Dom Organics introduces new packaging

Revamp better reflects the products’ organic status, says senior executive

Toronto seafood company Dom International has revamped its approximately 15-year-old Dom Organics product line, introducing new packaging and some subtle design changes.

It is the third major iteration for the product, and its first in about four years says Robert Sloan, vice-president of finance and marketing for Dom International. The process got underway in September 2015.

The revamp was done in association with Toronto-based Hoop Design, which has also overseen packaging redesigns for Quality Home Products and the Allan Candy Company’s Big Foot line of products.

The most significant change is a switch from printed plastic bags to a combination of an external paper sleeve and plastic that better reflects the product’s organic branding, says Sloan.

“We felt that our packaging wasn’t really selling the benefits of our product as well as it could,” says Sloan. “Organic products are more expensive than a conventional product, so we wanted to make sure that quality was shown in the packaging.

“It’s also a much more natural product, so we wanted to make sure the packaging hit those elements.”

The Dom Organics line—comprised of Atlantic salmon portions, three shrimp products, blue mussels and smoked Atlantic salmon products—continues to use vacuum-packed plastic pouches to maintain freshness, says Sloan.

The company also plans to incorporate the new packaging for planned additions to the product line. Sloan says that its Mediterranean sea bass and organic trout products will arrive on grocery shelves in 2017.

The new packages also feature what Sloan calls a “completely new look” that includes a slight tweak to the Dom Organics logo, more prominent product images, and an expanded window on the front that allows customers to see the product inside.

Sloan won’t say how much the company invested in the new packaging, but that it does cost slightly more to produce than the previous iteration. “Maybe we’re spending a few pennies more on the packaging, but I think our consumers will appreciate the new look and feel,” he says.
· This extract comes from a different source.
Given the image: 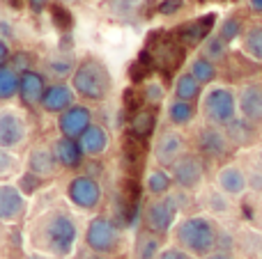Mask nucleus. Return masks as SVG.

Organic seafood typically costs 30-50% more than non-organic, he says.

Dom International products are distributed across Canada, primarily in Ontario and Quebec, and it also sells in the U.S., primarily in the New York region. The products are carried by organic and natural food stores, as well as major chains including Longo’s, Loblaws and Metro.
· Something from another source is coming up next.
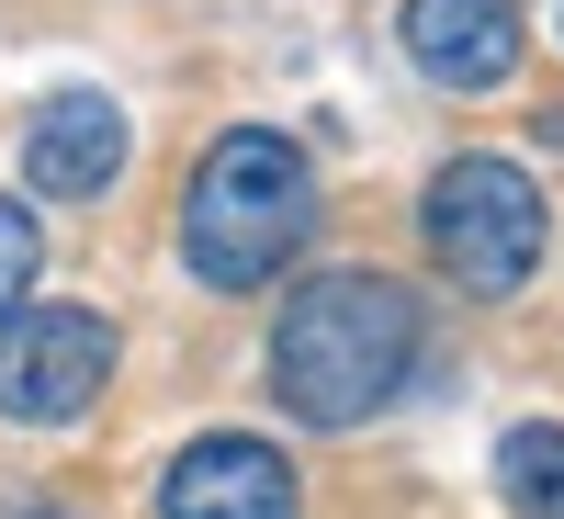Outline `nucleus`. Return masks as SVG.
<instances>
[{"instance_id": "obj_1", "label": "nucleus", "mask_w": 564, "mask_h": 519, "mask_svg": "<svg viewBox=\"0 0 564 519\" xmlns=\"http://www.w3.org/2000/svg\"><path fill=\"white\" fill-rule=\"evenodd\" d=\"M417 372V294L395 271H327L271 327V396L305 430H361Z\"/></svg>"}, {"instance_id": "obj_2", "label": "nucleus", "mask_w": 564, "mask_h": 519, "mask_svg": "<svg viewBox=\"0 0 564 519\" xmlns=\"http://www.w3.org/2000/svg\"><path fill=\"white\" fill-rule=\"evenodd\" d=\"M316 238V170L282 125H238L215 136L193 193H181V260H193L215 294H260V282H282V260H294Z\"/></svg>"}, {"instance_id": "obj_3", "label": "nucleus", "mask_w": 564, "mask_h": 519, "mask_svg": "<svg viewBox=\"0 0 564 519\" xmlns=\"http://www.w3.org/2000/svg\"><path fill=\"white\" fill-rule=\"evenodd\" d=\"M417 238L463 294H520L542 271V181L520 159H452L417 193Z\"/></svg>"}, {"instance_id": "obj_4", "label": "nucleus", "mask_w": 564, "mask_h": 519, "mask_svg": "<svg viewBox=\"0 0 564 519\" xmlns=\"http://www.w3.org/2000/svg\"><path fill=\"white\" fill-rule=\"evenodd\" d=\"M113 385V327L90 305H12L0 316V418L12 430H68Z\"/></svg>"}, {"instance_id": "obj_5", "label": "nucleus", "mask_w": 564, "mask_h": 519, "mask_svg": "<svg viewBox=\"0 0 564 519\" xmlns=\"http://www.w3.org/2000/svg\"><path fill=\"white\" fill-rule=\"evenodd\" d=\"M124 102H102V90H57V102H34L23 125V181L45 204H90V193H113L124 181Z\"/></svg>"}, {"instance_id": "obj_6", "label": "nucleus", "mask_w": 564, "mask_h": 519, "mask_svg": "<svg viewBox=\"0 0 564 519\" xmlns=\"http://www.w3.org/2000/svg\"><path fill=\"white\" fill-rule=\"evenodd\" d=\"M159 519H294V463L249 430H215L170 463L159 486Z\"/></svg>"}, {"instance_id": "obj_7", "label": "nucleus", "mask_w": 564, "mask_h": 519, "mask_svg": "<svg viewBox=\"0 0 564 519\" xmlns=\"http://www.w3.org/2000/svg\"><path fill=\"white\" fill-rule=\"evenodd\" d=\"M395 34H406V68L441 90H497L520 68V0H406Z\"/></svg>"}, {"instance_id": "obj_8", "label": "nucleus", "mask_w": 564, "mask_h": 519, "mask_svg": "<svg viewBox=\"0 0 564 519\" xmlns=\"http://www.w3.org/2000/svg\"><path fill=\"white\" fill-rule=\"evenodd\" d=\"M497 486H508L520 519H564V430L553 418H531V430L497 441Z\"/></svg>"}, {"instance_id": "obj_9", "label": "nucleus", "mask_w": 564, "mask_h": 519, "mask_svg": "<svg viewBox=\"0 0 564 519\" xmlns=\"http://www.w3.org/2000/svg\"><path fill=\"white\" fill-rule=\"evenodd\" d=\"M34 260H45V226H34V204H12V193H0V316H12V305L34 294Z\"/></svg>"}, {"instance_id": "obj_10", "label": "nucleus", "mask_w": 564, "mask_h": 519, "mask_svg": "<svg viewBox=\"0 0 564 519\" xmlns=\"http://www.w3.org/2000/svg\"><path fill=\"white\" fill-rule=\"evenodd\" d=\"M0 519H68V508H45V497H23V508H0Z\"/></svg>"}]
</instances>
Sloan says that Dom Organics’ sales are rising as a result of changing consumer habits. “The seafood sector continues to grow, and organic seafood has been growing phenomenally over the last 15 years,” he says. “Our sales growth has been quite healthy as people eat more seafood and more organic food. This really hits the spot in both of those markets.”

Dom International is the sponsor of the upcoming Organic Week, a nationwide celebration of organic food, farming and products that is now in its seventh year.